## 0.0.8

### New Queries

* A new query "Use of implicit PendingIntents" (`java/android/pending-intents`) has been added.
This query finds implicit and mutable `PendingIntents` sent to an unspecified third party
component, which may provide an attacker with access to internal components of the application
or cause other unintended effects.
* Two new queries, "Android fragment injection" (`java/android/fragment-injection`) and "Android fragment injection in PreferenceActivity" (`java/android/fragment-injection-preference-activity`) have been added.
These queries find exported Android activities that instantiate and host fragments created from user-provided data. Such activities are vulnerable to access control bypass and expose the Android application to unintended effects.
* The query "`TrustManager` that accepts all certificates" (`java/insecure-trustmanager`) has been promoted from experimental to the main query pack. Its results will now appear by default.

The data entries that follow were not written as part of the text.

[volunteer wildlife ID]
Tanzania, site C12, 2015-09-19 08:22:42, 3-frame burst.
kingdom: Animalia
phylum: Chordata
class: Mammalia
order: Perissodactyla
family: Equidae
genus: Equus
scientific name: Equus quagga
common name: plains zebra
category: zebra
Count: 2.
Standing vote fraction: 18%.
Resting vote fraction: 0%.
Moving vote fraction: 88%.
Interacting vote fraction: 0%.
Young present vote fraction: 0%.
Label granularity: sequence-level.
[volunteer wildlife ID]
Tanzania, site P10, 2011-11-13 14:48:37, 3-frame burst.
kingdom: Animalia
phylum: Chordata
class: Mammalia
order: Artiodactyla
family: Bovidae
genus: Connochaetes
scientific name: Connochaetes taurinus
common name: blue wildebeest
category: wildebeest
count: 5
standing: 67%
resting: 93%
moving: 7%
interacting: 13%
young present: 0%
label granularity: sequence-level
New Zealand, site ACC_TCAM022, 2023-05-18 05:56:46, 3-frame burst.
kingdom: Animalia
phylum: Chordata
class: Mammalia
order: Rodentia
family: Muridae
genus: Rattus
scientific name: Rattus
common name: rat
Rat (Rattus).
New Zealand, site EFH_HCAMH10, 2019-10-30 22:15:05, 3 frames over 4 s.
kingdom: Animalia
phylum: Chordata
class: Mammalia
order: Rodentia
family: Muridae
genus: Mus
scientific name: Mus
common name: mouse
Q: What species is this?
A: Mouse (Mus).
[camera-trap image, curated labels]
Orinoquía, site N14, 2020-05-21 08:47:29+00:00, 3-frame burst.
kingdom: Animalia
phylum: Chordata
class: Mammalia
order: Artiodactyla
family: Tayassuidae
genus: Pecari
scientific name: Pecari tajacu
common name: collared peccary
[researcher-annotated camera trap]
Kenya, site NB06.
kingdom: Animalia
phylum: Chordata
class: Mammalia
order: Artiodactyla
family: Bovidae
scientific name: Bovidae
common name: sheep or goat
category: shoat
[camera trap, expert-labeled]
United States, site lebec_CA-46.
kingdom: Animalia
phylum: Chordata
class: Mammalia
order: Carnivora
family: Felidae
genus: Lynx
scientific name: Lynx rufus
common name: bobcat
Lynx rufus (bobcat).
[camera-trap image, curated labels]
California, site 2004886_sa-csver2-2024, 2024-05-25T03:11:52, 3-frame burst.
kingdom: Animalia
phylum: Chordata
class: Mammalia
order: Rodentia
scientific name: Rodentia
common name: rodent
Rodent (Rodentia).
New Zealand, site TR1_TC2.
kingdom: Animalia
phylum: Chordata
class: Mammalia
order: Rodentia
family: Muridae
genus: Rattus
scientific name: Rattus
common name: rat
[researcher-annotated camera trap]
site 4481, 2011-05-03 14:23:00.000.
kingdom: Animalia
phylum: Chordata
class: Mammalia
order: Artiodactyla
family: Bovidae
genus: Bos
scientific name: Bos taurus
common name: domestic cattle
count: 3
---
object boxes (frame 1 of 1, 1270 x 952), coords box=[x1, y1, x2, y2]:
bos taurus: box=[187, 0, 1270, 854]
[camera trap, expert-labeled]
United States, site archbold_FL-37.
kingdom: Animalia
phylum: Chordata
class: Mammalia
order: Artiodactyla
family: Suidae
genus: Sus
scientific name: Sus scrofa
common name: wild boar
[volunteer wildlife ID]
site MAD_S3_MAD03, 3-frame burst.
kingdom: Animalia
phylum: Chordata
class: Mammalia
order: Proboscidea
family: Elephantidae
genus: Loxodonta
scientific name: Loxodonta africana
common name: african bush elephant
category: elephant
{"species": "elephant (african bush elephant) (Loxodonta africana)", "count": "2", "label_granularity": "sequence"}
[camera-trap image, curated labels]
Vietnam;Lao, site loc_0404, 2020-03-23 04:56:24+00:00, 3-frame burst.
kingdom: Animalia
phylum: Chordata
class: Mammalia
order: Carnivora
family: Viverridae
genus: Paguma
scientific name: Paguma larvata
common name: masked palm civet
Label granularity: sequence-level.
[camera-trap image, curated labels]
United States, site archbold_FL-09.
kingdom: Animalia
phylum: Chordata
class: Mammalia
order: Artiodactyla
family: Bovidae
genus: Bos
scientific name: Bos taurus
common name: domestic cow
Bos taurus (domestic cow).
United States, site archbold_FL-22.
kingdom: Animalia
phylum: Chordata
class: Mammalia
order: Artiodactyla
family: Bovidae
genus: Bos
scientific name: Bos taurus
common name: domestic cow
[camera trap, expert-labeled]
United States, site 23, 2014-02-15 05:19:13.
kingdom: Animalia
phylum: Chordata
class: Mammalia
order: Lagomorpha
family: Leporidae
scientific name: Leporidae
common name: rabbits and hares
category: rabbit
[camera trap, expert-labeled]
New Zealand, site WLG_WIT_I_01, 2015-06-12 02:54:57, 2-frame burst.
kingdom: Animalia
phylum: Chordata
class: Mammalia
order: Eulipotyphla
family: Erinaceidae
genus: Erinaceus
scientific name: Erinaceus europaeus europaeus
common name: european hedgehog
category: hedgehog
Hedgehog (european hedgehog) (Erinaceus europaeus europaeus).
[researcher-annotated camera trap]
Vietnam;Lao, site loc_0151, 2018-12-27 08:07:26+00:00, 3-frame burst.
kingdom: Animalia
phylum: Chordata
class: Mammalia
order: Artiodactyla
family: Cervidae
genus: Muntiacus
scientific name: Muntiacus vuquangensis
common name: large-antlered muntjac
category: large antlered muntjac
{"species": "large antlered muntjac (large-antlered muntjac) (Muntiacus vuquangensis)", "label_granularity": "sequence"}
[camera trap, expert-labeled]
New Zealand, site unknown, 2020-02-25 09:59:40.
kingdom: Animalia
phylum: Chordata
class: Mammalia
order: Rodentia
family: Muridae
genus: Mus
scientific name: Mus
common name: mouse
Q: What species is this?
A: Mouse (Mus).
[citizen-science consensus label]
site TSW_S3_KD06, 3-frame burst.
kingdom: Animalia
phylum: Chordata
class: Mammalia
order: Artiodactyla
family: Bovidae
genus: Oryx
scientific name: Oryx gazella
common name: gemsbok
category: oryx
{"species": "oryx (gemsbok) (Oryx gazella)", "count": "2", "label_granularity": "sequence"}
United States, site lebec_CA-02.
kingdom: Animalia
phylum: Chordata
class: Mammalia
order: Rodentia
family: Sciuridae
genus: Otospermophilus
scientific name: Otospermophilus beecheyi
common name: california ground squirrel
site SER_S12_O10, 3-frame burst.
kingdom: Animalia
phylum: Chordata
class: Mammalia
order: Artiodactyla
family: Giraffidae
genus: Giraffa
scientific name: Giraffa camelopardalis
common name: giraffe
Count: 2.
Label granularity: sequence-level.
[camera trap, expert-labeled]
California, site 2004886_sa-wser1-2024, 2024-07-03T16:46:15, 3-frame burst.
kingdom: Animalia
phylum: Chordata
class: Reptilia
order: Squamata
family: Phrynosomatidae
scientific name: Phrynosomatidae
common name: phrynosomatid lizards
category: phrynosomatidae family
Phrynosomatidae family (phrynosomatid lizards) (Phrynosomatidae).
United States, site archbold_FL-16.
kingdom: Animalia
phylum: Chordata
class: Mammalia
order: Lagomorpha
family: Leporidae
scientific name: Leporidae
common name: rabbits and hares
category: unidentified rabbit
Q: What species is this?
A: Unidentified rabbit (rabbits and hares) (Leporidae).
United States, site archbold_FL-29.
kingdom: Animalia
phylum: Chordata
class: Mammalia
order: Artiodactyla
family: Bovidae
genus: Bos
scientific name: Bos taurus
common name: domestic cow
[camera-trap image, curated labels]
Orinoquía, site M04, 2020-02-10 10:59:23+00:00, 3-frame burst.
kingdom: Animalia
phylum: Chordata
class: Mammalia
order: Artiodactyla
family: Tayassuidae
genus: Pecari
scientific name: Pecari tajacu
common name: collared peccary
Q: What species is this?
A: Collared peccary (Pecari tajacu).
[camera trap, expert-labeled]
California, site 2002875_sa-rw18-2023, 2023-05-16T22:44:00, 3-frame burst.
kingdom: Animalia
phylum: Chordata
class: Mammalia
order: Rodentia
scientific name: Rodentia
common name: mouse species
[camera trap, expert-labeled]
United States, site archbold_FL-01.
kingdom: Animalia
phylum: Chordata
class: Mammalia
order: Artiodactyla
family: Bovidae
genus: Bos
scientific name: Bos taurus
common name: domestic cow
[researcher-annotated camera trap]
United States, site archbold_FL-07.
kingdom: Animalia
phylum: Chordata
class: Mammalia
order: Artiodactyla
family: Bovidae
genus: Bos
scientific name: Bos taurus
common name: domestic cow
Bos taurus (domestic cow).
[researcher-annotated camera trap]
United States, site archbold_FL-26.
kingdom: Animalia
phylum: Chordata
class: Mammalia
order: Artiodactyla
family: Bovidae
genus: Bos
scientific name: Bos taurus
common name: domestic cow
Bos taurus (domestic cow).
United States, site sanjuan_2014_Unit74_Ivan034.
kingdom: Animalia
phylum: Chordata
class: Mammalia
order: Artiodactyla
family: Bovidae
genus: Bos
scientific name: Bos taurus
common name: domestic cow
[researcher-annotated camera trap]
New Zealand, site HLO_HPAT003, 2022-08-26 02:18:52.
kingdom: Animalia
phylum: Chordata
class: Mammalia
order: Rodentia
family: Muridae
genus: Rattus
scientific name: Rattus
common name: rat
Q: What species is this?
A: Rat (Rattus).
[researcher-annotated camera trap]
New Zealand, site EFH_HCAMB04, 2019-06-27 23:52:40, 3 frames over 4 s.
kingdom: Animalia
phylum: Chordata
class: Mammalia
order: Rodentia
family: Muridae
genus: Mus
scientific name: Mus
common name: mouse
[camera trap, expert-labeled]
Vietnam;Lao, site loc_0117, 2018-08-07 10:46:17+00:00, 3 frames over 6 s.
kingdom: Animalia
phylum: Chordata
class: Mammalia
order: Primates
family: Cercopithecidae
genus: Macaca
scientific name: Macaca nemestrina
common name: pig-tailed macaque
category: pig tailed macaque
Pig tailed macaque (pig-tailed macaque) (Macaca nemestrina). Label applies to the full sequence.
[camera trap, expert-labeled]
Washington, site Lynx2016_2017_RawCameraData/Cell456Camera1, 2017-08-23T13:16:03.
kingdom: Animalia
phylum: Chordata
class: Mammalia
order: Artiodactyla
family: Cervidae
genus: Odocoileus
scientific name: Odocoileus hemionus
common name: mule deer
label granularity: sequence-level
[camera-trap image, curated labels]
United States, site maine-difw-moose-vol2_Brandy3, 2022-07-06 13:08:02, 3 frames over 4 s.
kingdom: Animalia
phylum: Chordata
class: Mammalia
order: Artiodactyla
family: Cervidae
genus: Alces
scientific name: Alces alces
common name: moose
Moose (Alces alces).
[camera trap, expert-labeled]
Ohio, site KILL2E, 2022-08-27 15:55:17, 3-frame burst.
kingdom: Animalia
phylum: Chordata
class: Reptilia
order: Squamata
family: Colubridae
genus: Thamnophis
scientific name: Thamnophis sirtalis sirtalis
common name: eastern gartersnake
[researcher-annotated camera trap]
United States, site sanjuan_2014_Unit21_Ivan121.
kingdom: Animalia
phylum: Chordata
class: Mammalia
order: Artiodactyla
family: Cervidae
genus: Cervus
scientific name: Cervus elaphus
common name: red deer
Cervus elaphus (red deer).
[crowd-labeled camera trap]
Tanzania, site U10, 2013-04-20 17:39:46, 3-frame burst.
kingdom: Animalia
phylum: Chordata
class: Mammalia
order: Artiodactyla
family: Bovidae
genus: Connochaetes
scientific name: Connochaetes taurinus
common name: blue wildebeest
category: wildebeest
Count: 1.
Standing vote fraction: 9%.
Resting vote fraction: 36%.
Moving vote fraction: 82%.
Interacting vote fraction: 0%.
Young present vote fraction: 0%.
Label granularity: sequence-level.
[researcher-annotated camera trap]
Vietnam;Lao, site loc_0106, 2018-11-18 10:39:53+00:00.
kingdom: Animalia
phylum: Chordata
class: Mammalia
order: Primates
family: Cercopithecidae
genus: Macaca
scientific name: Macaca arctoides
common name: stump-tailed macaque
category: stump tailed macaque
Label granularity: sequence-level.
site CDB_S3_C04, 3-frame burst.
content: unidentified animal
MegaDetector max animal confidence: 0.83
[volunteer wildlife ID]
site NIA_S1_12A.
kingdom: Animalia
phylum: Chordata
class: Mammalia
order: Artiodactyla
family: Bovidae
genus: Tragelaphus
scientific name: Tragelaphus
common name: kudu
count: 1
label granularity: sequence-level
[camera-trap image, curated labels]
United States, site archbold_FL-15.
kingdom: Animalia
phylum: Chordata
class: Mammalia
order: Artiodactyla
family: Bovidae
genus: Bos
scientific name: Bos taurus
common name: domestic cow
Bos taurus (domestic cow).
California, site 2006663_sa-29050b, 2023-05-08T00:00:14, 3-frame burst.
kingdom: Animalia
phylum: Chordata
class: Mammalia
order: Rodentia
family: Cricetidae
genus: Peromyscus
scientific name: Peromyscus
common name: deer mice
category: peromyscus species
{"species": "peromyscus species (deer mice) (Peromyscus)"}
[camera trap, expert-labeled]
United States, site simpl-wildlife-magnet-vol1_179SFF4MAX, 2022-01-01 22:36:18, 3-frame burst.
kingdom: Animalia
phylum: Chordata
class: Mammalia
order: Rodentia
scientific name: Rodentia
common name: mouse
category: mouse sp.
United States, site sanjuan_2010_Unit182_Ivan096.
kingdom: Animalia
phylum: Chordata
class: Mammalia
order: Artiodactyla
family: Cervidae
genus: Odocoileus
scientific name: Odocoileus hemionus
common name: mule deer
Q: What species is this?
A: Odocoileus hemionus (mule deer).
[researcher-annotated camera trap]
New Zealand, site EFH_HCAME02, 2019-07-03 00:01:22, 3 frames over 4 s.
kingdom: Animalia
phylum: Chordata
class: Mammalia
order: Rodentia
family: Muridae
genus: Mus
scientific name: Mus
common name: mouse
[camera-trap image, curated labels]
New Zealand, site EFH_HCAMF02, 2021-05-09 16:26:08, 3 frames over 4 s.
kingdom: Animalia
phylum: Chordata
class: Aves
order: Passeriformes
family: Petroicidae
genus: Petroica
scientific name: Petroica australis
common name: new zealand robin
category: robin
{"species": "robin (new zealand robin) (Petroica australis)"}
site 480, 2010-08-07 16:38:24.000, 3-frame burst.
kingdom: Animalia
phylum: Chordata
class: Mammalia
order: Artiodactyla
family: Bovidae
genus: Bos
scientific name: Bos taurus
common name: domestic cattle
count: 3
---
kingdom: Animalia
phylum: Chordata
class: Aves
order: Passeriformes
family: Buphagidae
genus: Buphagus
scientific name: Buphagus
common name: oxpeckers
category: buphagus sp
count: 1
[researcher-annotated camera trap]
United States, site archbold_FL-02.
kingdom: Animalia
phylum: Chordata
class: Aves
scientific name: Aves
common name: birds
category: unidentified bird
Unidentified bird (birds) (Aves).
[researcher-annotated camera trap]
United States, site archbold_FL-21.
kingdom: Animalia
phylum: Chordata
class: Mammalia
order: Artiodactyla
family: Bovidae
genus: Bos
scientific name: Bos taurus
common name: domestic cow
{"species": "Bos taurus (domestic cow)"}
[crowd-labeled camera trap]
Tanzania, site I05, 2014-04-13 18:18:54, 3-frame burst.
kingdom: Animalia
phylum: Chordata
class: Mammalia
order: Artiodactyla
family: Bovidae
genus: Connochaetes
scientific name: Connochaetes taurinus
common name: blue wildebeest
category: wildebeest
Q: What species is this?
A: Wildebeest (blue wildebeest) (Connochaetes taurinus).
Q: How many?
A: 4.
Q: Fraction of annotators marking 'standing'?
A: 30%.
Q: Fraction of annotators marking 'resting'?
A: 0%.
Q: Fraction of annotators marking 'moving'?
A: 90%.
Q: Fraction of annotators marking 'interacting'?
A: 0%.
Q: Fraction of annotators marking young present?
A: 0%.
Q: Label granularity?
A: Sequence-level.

This query was originally [submitted as an experimental query by @intrigus-lgtm](https://github.com/github/codeql/pull/4879).
* The query "Log Injection" (`java/log-injection`) has been promoted from experimental to the main query pack. Its results will now appear by default. The query was originally [submitted as an experimental query by @porcupineyhairs and @dellalibera](https://github.com/github/codeql/pull/5099).
* A new query "Intent URI permission manipulation" (`java/android/intent-uri-permission-manipulation`) has been added.
This query finds Android components that return unmodified, received Intents to the calling applications, which
can provide unintended access to internal content providers of the victim application.
* A new query "Cleartext storage of sensitive information in the Android filesystem" (`java/android/cleartext-storage-filesystem`) has been added. This query finds instances of sensitive data being stored in local files without encryption, which may expose it to attackers or malicious applications.
* The query "Cleartext storage of sensitive information using `SharedPreferences` on Android" (`java/android/cleartext-storage-shared-prefs`) has been promoted from experimental to the main query pack. Its results will now appear by default. This query was originally [submitted as an experimental query by @luchua-bc](https://github.com/github/codeql/pull/4675).
* The query "Unsafe certificate trust" (`java/unsafe-cert-trust`) has been promoted from experimental to the main query pack. Its results will now appear by default. This query was originally [submitted as an experimental query by @luchua-bc](https://github.com/github/codeql/pull/3550).

### Query Metadata Changes

* The "Random used only once" (`java/random-used-once`) query no longer has a `security-severity` score. This has been causing some tools to categorise it as a security query, when it is more useful as a code-quality query.